ミシュアルはとりあえず礼儀正しく声を掛けた。

しばし返事を待つが、レイは一段下の席に舞と並んで座る、アズル・ブルーのイブニングドレスに身を包んだティナを凝視している。

それに気付いたミシュアルは、わざとらしく咳払いしつつ……。


『昼間の会議もまともに聞いていなかったな。君が女に呆けるとは……珍しいことだ』


ハッとして横を見るレイに向かって、してやったりの笑みを浮かべる。

レイは水の入ったグラスを取り一口飲みながら、彼らしくない不機嫌な声で答えた。


『疲れが溜っている。その上、寝不足なんだ』

『結構なことだ。しかし、言い訳は君らしくない』


夜の寝不足といえば何を指すか……言わずもがなであろう。ミシュアルは自分の基準で答えを返す。

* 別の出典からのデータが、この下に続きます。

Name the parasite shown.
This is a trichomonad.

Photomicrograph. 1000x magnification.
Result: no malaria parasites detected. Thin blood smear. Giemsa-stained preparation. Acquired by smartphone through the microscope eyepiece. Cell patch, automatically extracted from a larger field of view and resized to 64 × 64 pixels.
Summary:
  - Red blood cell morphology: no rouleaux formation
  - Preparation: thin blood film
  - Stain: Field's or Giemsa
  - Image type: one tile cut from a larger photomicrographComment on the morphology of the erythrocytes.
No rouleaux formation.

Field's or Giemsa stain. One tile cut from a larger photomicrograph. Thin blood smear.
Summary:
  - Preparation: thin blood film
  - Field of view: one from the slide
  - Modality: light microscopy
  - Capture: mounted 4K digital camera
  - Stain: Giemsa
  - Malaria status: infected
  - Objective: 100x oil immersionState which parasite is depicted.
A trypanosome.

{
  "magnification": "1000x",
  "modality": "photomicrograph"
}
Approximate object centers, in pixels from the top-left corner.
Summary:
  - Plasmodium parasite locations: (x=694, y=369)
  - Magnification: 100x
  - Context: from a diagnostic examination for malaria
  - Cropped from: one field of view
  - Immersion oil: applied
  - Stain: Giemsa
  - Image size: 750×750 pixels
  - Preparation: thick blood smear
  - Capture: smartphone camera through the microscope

『シーク・ミシュアル、新婚の君と一緒にするんじゃない』

『妻を持つ男が夜に行うべきことはひとつだ。結婚年数など関係ない。夫の義務だ』 


その何気ない言葉に、レイの表情は凍りつく。

しかし、心の機微を察するのは、ミシュアルにとって苦手なことのひとつだったのである。